Tuesday, March 1, 2011

California Governors' Portraits and The East Pasadena Connection

The election (or is it re-election?) of Jerry Brown as governor has me thinking about the Governors' Gallery, which is the gallery of portraits of the 40-odd California Governors.   The Gallery lines the halls of the Capitol Building in Sacramento.  It is also viewable online.

Thoughts of the Governors' Gallery, of course, make me think of East Pasadena pioneer William Cogswell.


We start with the official state portrait of  Governor Jerry Brown -- far and away the most unusual and controversial portrait in the Governors' Gallery.   Painted following Brown's eight year term ('75-'83), the portrait captures the then-young governor and probably also the reflective but anxious mood of the times. 

Actually, you could read a lot into this portrait.   But, one thing is for sure, the portrait is wildly different from any other portrait that hangs in the dignified halls of the Capitol Building. 


As you might guess, the interior of the Capitol Building is a regal blend of marble, dark woods and deep colors.   The distinctiveness of the Brown portrait fairly well screams out from the otherwise subdued Capitol hallways.

Most of the portraits in the Governors' Gallery look similar to this portrait of Henry Haight, who served as Governor from 1867-71:

Or this portrait of Haight's predecessor, Governor Frederick Low (sporting the popular King Tut beard):

So, here's the East Pasadena connection.

The Haight and Low portraits were painted by East Pasadena pioneer and famous artist, William Cogswell.   In fact, Cogswell painted the portraits of many early California Governors.    

Seems that in the early days of statehood, no one thought to commission Governors' portraits.  That oversight was corrected in 1879 when the State Legislature selected Cogswell to paint the portraits of many former governors.  Cogswell was by then a California resident.  In 1873 he had purchased land east of Eaton Wash and north of present day Foothill Blvd. where he co-founded the Sierra Madre Villa Hotel.

In all, Cogswell painted nine Governors' portraits.  So, as you walk the Capitol hallways, about one quarter of the portraits in the Governors' Gallery were painted by East Pasadena pioneer William Cogswell.  

The Governors' Gallery is not the only place in the Capitol where you'll find Cogswell's work.   Cogswell was most noted for his portrait of President Abraham Linicoln.  Begun during Lincoln's presidency and finished posthumously, the portrait was selected as the official White House portrait of President Lincoln.  Over the years, the enterprising Cogswell was also known to paint a few replicas of his famous Lincoln portrait.    Though now mysteriously missing, one of Cogswell's Lincolns hung in Pasadena's public library.   Another of his Lincoln portraits found its way into the Capitol Building.  Since 1909,  Cogswell's portrait of Abraham Lincoln has hung over the California State Assembly Chamber behind the Speaker's podium.

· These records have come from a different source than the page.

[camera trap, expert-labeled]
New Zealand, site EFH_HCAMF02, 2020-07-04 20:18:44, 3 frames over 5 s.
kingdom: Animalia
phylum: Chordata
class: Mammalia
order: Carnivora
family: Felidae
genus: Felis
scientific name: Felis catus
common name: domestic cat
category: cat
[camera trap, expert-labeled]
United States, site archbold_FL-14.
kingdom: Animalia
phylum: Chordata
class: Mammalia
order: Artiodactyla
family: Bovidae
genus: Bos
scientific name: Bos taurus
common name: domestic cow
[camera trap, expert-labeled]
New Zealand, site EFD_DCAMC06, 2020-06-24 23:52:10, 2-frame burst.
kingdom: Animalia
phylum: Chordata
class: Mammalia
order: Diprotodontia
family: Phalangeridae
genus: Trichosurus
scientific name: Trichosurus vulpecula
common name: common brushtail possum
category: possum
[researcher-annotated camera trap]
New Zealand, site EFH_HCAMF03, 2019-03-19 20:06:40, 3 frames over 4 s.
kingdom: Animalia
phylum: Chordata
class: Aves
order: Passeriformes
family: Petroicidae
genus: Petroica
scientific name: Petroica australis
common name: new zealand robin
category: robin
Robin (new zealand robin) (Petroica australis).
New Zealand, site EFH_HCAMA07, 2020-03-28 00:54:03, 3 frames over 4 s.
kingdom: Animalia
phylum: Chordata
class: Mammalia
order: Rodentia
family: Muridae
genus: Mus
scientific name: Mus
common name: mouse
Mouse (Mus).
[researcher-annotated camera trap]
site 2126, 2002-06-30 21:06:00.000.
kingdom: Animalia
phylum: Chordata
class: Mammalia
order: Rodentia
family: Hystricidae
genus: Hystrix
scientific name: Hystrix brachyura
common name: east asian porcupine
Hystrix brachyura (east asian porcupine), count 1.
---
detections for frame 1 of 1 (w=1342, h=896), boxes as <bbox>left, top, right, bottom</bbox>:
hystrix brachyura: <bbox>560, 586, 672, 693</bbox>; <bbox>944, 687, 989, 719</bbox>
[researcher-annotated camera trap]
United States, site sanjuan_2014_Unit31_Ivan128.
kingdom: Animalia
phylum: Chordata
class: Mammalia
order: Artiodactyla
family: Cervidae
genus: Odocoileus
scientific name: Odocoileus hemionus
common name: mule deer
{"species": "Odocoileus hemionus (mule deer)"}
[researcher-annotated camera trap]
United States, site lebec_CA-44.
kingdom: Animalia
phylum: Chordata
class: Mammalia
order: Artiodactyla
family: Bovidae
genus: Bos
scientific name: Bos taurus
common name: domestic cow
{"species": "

For more on Don Bachardy, who painted the Jerry Brown portrait, check out The Greatest Story Ever Told at Pasadena Adjacent.


Petrea said...

Michael, your historical posts are fascinating! This one is no exception.

I like the portrait of Brown. It may be unconventional but it's really well done.

Michael Coppess said...

Thanks Petrea! You know, the Brown portrait is kind of like wearing sneakers to a formal -- it's not what the invitation called for. In fact, many saw the portrait as an affront to tradition. But, his willingness to break with convention has always been a big part of Brown's appeal. Seems like a very appealing quality for our present time.

Petrea said...

Do you suppose he'll sit for a new portrait this time around? If so, I wonder what he'll do?

Pasadena Adjacent said...

Brown's portrait is the work of Don Bachardy. Christopher Isherwood's long time partner. I did a post on him. He had a show several years back at the Huntington. He's known for his portraiture. Big fan.

Cafe Pasadena said...

I also appreciate these historical blog posts, EoA. I need to do another myself, but I have enuf problems finding time for the non-historical posts!

Michael Coppess said...

At the end of my post, I've added a direct link to PA's excellent piece on Bachardy.

Petrea, during the campaign Brown was asked to comment on his portrait hanging in the Governors' Gallery. I think he said something like, "I don't think it is finished." Kind of a coy answer, but also very apt. It will be interesting to follow Brown's term and to see how the man is reflected in a second portrait.

Pasadena Adjacent said...

Thanks Michael. When it comes to "art" politicians are well advised to remain vague. Brown used to hang out in the gallery scene. My partner met Brown through his dealer.